Do not use the same writing style for your sensitive activities as for your normal activities. In particular, pay close attention to your use of common phrases, and punctuations. Also, as a side note: limit the amount of reference material that an adversary can use as comparison text, you do not want to find yourself in trouble because of your political Twitter post, or that Reddit post you made years ago, do you?
- Here is another example from the book American Kingpin, about how a DEA agent investigated the writing style of DPR (Dread Pirate Roberts a.k.a Ross Ulbricht, founder of the Silk Road Dark Market) from a unique perspective: For one, Ross Ulbricht used the word “epic” a lot, which showed that he was likely young. He also used emoji smiley faces in his writing, though he never used a hyphen as the nose, writing them as “:)” rather than the old-fashioned “:-)”. Yet the one attribute about Ulbricht that stood out was that rather than writing “yes” or “yeah” on the site’s forums, Ulbricht instead always typed “yea”.
Pay attention to the little things that might add up. If you usually reply with “ok” to people, maybe try to reply with “okay” for your sensitive activities. You should NEVER use words or phrases from your sensitive activities (even if they are not in a public post) for normal purposes, and vice versa. Ross Ulbricht used “frosty” as the name for his Silk Road servers, and for his YouTube account, which helped convince law enforcement that Dread Pirate Roberts was in fact, Ross Ulbricht.
How to counteract the efforts of your adversary:
- Reduce the amount of comparison text for adversaries to compare you with. This goes with having a small online footprint for your normal activities.
- Use a word processor (such as LibreWriter) to fix any grammatical/spelling errors that you regularly encounter.
- Reduce or change the idioms that you use while conducting sensitive activities.
- Understand how your identity affects your writing style: Is your alias younger? Older? More educated? Or less educated? If your identity is older, maybe speak in a more JRR Tolkien style of writing.

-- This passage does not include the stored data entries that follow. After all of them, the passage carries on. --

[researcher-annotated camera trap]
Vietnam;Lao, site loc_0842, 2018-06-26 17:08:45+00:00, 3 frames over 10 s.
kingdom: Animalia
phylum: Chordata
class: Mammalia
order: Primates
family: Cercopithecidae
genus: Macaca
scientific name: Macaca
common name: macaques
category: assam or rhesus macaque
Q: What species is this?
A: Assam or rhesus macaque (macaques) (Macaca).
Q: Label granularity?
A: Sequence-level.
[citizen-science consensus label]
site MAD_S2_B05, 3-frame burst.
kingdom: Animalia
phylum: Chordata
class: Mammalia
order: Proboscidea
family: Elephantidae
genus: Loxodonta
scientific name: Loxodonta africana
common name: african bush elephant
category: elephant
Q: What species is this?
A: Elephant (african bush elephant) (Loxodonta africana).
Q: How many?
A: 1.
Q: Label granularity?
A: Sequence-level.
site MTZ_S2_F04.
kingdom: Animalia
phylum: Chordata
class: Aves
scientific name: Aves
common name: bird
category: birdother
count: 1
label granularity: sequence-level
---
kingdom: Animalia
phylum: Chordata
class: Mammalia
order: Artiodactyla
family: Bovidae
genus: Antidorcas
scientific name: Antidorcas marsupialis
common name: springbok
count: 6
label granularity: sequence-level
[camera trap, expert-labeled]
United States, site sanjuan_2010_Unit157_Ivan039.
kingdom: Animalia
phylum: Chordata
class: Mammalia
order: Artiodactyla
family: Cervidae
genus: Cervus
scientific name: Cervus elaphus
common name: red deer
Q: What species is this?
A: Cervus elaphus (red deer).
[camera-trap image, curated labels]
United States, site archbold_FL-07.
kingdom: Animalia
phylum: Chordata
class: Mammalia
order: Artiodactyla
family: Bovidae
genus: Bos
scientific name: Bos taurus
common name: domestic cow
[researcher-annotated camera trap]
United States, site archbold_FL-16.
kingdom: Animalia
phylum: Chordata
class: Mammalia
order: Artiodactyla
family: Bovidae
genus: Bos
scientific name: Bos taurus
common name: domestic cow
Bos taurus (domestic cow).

- Pay attention to how your slang and spelling might identify you. If you are from the UK, you should say “maths”, but if you are from the US you say “math”. It does not matter how you say “maths”, all that matters is that it can be used to profile you. This also applies to slang as many regions each have different and extremely particular slang. You do not ask someone from the USA for a “rubber” and expect them to give you an “eraser” as an example.
- Pay attention to your use of emoticons and emojis. In the previous example, the DEA agent was able to make a correct assumption that Ulbricht was likely young because he did not use a hyphen when making a smiley emoticon.
- Pay attention to how you structure your writing. Do you use two spaces after a period? Do you constantly use parenthesis in your writing? Do you use the oxford comma?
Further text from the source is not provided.